They traded directly with merchants from the Abbasid Caliphate who were lodged with the Bulgars in Russia. The Caliphate wanted honey, slaves, amber, furs and hunting birds amongst other things, and the discovery of silver deposits in Afghanistan had set off a trading boom.
Trade from the east mostly went via Viking settlements in Russia to Gotland and then through Gotland to Denmark and Norway and Sweden, and also to the Franks, and of course to Viking settlements in the Ireland and Great Britain.

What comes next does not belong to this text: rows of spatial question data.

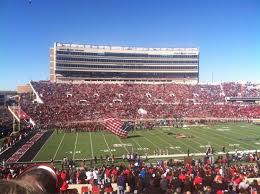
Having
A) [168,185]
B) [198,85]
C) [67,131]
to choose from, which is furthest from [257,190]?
[198,85]

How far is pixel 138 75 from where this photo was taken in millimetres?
83500

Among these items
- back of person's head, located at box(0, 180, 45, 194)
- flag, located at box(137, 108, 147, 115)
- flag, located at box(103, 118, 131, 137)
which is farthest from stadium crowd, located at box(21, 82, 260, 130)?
back of person's head, located at box(0, 180, 45, 194)

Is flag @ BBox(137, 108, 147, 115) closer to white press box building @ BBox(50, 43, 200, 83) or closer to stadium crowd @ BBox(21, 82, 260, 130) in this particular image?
stadium crowd @ BBox(21, 82, 260, 130)

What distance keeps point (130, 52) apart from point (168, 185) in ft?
239

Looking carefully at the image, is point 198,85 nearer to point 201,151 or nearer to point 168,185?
point 201,151

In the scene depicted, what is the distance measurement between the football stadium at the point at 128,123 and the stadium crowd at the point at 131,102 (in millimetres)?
148

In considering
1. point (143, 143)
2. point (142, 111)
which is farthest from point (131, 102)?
point (143, 143)

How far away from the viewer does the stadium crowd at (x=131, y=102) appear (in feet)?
176

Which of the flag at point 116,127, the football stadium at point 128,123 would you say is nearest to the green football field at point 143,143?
the football stadium at point 128,123

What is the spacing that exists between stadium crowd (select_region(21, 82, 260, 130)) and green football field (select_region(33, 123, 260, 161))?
7522 mm

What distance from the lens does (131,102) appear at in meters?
64.1

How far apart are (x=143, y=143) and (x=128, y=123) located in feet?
40.4

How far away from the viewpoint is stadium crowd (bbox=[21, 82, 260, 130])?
53766mm

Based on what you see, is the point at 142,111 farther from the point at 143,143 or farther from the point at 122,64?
the point at 122,64
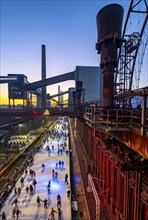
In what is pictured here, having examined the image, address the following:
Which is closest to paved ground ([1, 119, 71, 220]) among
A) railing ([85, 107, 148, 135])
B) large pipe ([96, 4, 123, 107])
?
railing ([85, 107, 148, 135])

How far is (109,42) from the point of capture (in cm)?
958

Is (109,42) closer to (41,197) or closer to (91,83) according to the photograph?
(41,197)

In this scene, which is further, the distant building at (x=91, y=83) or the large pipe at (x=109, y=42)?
the distant building at (x=91, y=83)

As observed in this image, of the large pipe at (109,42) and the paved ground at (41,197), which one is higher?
the large pipe at (109,42)

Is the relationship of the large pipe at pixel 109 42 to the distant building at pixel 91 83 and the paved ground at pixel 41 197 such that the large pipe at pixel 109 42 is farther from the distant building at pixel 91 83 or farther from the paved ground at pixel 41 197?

Stolpe found numerous ninth-century merchants' graves containing Arab silver dirhems, similar to the thousands found in hoards in western Russia and around the shores of the Baltic. Many of these coins were defaced with Scandinavian runes, as if to destroy their ideological power. Other oriental grave-goods include silks and collapsible balances. Notable discoveries included a finger-ring bearing the legend Allah in Arabic from grave 515, and a cylindrical glass vessel of likely Syrian manufacture decorated with bird and plant motifs from grave 542. Similar finds have been found at other trading sites around the Baltic. Hedeby, for example, the Danish-planned emporium situated at the base of Jutland, boasts not only Arabic objects, but also a lead seal dated c.840 belonging to a certain Theodosius, patrikos, imperial protospatharius and chartularius of the public vestiary, chief of the Byzantine emperor's personal security.